By: Cam Lee Small, LPCC
I recently heard a question, “Who does a picture belong to?”
The one taking the photo?
My first trip back to Korea I asked, “Who belongs in the picture?”
When I return to this scene, walking and marveling my way through the neon streets of Seoul at night – a part of me wished I could belong there.
The language of a “birth search” or “homeland tour” acknowledges loss and perpetual foreignness. I didn’t “belong” in the picture.
I’m fine with the functionality of the adoption terms for now, but I’m also carving out space for individuals and communities to reclaim and celebrate those God-given layers of diversity that flow through their bodies moment to moment.
“Korea sings to me at night.” means I was there, my feet pressing into the land on which my mother walked and carried me for the first few years of my life. My eyes swollen with wonder and yearning as the lights and smells and sounds re-entered my body for the first time in decades.

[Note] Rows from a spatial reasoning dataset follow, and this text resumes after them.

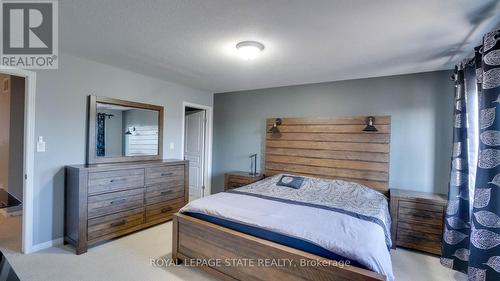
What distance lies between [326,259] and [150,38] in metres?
2.48

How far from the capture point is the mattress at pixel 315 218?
5.41ft

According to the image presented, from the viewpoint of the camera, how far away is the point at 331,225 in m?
1.94

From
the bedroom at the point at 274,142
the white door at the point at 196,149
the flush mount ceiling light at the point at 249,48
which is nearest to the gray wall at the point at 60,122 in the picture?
the bedroom at the point at 274,142

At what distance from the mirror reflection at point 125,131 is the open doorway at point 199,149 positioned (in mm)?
1071

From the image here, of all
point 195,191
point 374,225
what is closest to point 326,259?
point 374,225

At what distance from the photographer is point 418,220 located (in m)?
2.83

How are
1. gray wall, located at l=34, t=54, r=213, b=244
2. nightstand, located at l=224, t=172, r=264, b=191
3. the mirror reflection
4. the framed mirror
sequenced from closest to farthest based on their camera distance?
1. gray wall, located at l=34, t=54, r=213, b=244
2. the framed mirror
3. the mirror reflection
4. nightstand, located at l=224, t=172, r=264, b=191

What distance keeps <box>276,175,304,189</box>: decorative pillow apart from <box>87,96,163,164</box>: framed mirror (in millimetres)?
2054

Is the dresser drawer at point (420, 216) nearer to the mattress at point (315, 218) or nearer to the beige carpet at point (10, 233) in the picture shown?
the mattress at point (315, 218)

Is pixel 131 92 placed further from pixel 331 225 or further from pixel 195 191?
pixel 331 225

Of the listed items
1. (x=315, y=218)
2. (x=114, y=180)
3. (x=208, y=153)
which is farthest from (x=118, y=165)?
(x=315, y=218)

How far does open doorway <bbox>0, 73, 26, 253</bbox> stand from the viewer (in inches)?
134

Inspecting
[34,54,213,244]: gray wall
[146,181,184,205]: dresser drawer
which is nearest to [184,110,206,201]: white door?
[146,181,184,205]: dresser drawer

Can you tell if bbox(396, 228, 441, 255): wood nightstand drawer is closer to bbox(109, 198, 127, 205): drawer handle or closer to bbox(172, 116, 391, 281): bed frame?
bbox(172, 116, 391, 281): bed frame
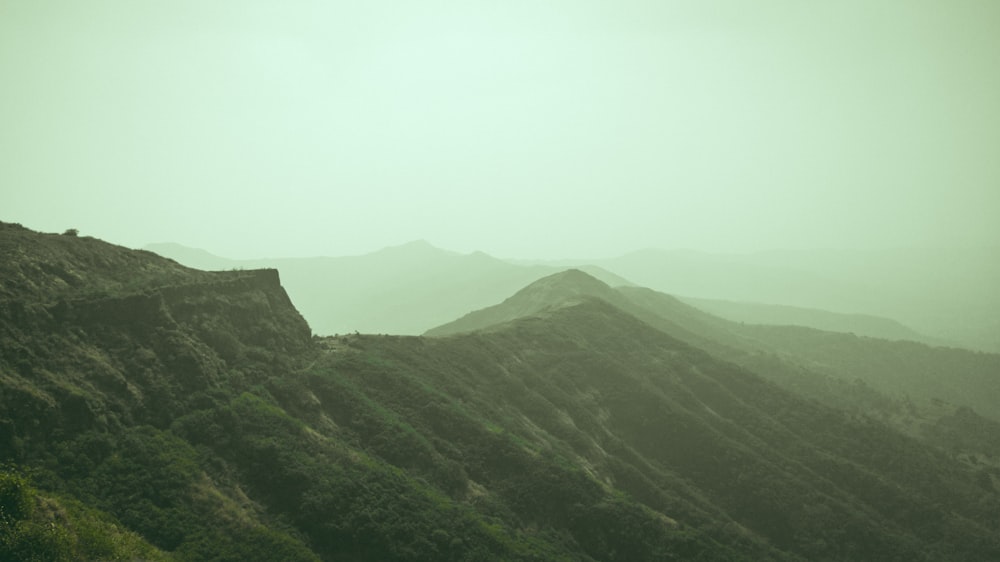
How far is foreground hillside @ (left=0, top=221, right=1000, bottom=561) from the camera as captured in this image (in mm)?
29266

Yes I was rejected in conversations, scorned at restaurants when I could only speak “broken” syllables, confused looks from others in the streets and throughout the markets.
But “Korea sings to me at night.” means my feelings of isolation from Korea were not enough to quench my feelings of empowerment in Korea. Korea welcomed me because I welcomed it.

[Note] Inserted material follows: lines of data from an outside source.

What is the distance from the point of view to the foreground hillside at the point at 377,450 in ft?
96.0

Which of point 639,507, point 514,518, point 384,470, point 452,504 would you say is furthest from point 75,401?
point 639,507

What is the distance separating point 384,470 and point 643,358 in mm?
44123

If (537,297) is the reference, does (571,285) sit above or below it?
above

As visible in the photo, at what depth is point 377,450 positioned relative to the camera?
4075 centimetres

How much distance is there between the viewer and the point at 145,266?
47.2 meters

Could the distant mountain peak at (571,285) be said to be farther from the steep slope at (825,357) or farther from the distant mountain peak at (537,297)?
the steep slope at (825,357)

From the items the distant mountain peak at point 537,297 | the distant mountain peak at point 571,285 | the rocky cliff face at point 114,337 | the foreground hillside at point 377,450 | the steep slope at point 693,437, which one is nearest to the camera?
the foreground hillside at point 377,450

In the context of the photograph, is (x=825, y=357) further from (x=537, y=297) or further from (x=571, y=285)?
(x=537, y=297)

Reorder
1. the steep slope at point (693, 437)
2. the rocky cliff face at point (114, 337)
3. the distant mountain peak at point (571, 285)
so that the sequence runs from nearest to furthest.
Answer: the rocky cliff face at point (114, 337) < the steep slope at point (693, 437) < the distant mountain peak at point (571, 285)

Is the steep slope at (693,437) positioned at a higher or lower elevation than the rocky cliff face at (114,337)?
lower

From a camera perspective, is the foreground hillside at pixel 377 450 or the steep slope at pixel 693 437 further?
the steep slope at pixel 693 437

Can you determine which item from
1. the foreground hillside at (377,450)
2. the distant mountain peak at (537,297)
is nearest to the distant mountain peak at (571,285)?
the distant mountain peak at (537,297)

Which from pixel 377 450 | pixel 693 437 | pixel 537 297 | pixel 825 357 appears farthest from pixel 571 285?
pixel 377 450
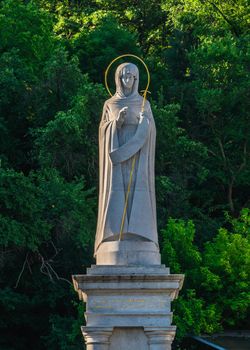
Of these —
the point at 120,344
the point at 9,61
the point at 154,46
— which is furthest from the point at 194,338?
the point at 154,46

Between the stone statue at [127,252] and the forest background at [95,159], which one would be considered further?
the forest background at [95,159]

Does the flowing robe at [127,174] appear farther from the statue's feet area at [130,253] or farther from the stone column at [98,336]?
the stone column at [98,336]

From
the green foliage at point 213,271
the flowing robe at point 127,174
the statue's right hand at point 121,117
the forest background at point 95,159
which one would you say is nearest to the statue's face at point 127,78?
the flowing robe at point 127,174

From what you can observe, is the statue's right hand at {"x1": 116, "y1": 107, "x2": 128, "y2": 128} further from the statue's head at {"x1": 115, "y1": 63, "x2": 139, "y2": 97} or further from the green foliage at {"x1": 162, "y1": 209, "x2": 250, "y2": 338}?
the green foliage at {"x1": 162, "y1": 209, "x2": 250, "y2": 338}

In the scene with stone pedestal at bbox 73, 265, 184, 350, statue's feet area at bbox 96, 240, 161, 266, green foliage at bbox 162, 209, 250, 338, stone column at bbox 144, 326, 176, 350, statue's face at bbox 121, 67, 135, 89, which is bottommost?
stone column at bbox 144, 326, 176, 350

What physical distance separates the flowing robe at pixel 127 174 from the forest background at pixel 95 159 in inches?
492

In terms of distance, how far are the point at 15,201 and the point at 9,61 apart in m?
8.16

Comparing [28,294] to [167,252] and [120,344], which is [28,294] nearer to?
[167,252]

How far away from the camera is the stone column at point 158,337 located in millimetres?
25250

It was a welcome because, in faith, I chose to make it a welcome. It no longer had power over me. I got to choose how to be in that moment. To love. Then, it was on my terms as I chose to hear what was once my home singing back to me, with its brilliant visuals, the intangible familiarity of my Korean siblings as we passed each other unaware, the deep breaths in through my nose and the affirmative exhales from my mouth as I re-connected with an old friend; my first caregiver.
Of course, this is my personal experience and I’m persuaded there’s none like it, that’s part of what makes the adoptee community so precious, so critical to the supporting of the adoptee community. Every story counts.
Many adoptees must travel long distances, emotionally and physically, to hear our “birth-culture” sing to us.
Shout out and thanks to caregivers who have acknowledged that with us, and for those who currently go out of their way to help make that pathway more accessible for us and for our communities.
To the songs of nations yet to be heard.